After the technical disaster of an anti-virus company releasing an update that shut down many of their customers’ computers, McAfee now has to cope with the public relations disaster:
After dealing with McAfee’s most recent fix that sabotaged Windows XP PC clients worldwide, users of the antivirus software headed over to Twitter to vent their rage, creating a public-relations and legal nightmare that will likely continue long after the last machine is patched.
“I hate McAfee,” more than one Tweeter wrote, summing up the frustration felt when a McAfee update identified a “normal Windows process” as malware and killed it, kicking off a death spiral for the affected machines.
Another Tweet: “McAfee DAT 5958, you’ve made…no wait, what’s the opposite of “made my day”?… you’ve DESTROYED MY DAY. hate you McAfee. HAAATEEEEE.”
“VirusScan,” another person Tweeted. “The cure is worse than the disease.”

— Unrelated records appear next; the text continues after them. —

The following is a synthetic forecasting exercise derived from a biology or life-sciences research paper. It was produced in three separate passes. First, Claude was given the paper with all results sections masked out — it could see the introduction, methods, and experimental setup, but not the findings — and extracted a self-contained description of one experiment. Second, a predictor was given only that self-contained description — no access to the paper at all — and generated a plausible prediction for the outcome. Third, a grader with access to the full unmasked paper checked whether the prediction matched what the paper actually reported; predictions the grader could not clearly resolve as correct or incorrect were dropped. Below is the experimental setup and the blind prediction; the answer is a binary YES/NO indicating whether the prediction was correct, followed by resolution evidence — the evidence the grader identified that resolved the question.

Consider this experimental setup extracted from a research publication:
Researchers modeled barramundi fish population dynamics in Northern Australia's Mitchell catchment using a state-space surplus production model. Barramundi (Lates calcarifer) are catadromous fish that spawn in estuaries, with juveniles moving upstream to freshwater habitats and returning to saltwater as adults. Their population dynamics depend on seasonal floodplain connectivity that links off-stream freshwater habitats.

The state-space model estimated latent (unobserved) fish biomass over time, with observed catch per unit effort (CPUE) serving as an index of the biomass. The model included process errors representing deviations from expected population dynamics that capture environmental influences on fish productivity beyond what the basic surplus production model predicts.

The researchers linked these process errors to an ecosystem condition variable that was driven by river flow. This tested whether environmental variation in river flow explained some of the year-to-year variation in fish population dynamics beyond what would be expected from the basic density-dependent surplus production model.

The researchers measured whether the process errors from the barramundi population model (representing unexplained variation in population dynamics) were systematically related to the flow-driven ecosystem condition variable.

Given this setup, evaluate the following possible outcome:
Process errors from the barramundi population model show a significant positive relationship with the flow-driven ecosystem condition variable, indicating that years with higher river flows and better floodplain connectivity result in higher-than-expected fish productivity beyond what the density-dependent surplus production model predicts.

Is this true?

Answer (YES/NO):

I was fortunate, as fellow blogger William P. alerted me to the issue and I got home and turned off McAfee automatic updating before my desktop machine loaded the poison update.
Internal memo currently circulating at The Army Formerly Known as The PLA:
“The test worked.”
Comment by Lickmuffin — April 26, 2010 @ 10:47
I am a little cautious and only pull AV updates once a week, rather than daily. I like to have some time to assess the DAT changes before anything gets auto-committed across the whole home network. I only have one XP box left (my wife’s workstation) and I was hoping that maybe the McAfee thing would tank it, but it didn’t, so no upgrade this week.
Comment by Chris Taylor — April 27, 2010 @ 13:40
Is she aware that you harbour these barely concealed evil intentions towards her computer?
The McAfee reminder has popped up a few times so far this week. Eventually I’ll give in and risk updating it. But it’s certainly increased the chances that I’ll switch to a different AV vendor when this package is due for renewal.
Comment by Nicholas — April 27, 2010 @ 13:52
It’s not that I hate XP or my wife’s computer, it’s just that I’m more confident in Win7’s ability to resist net-vector infections. XP is the thermal exhaust port in the home network Death Star. Highly unlikely that anything could thread its way through the multi-layered defences and take the whole mess down, but all the same, I’d be happier if it weren’t even a factor.
Comment by Chris Taylor — April 27, 2010 @ 20:01
I nearly sprayed Tawny Port over my new white golf shirt over that.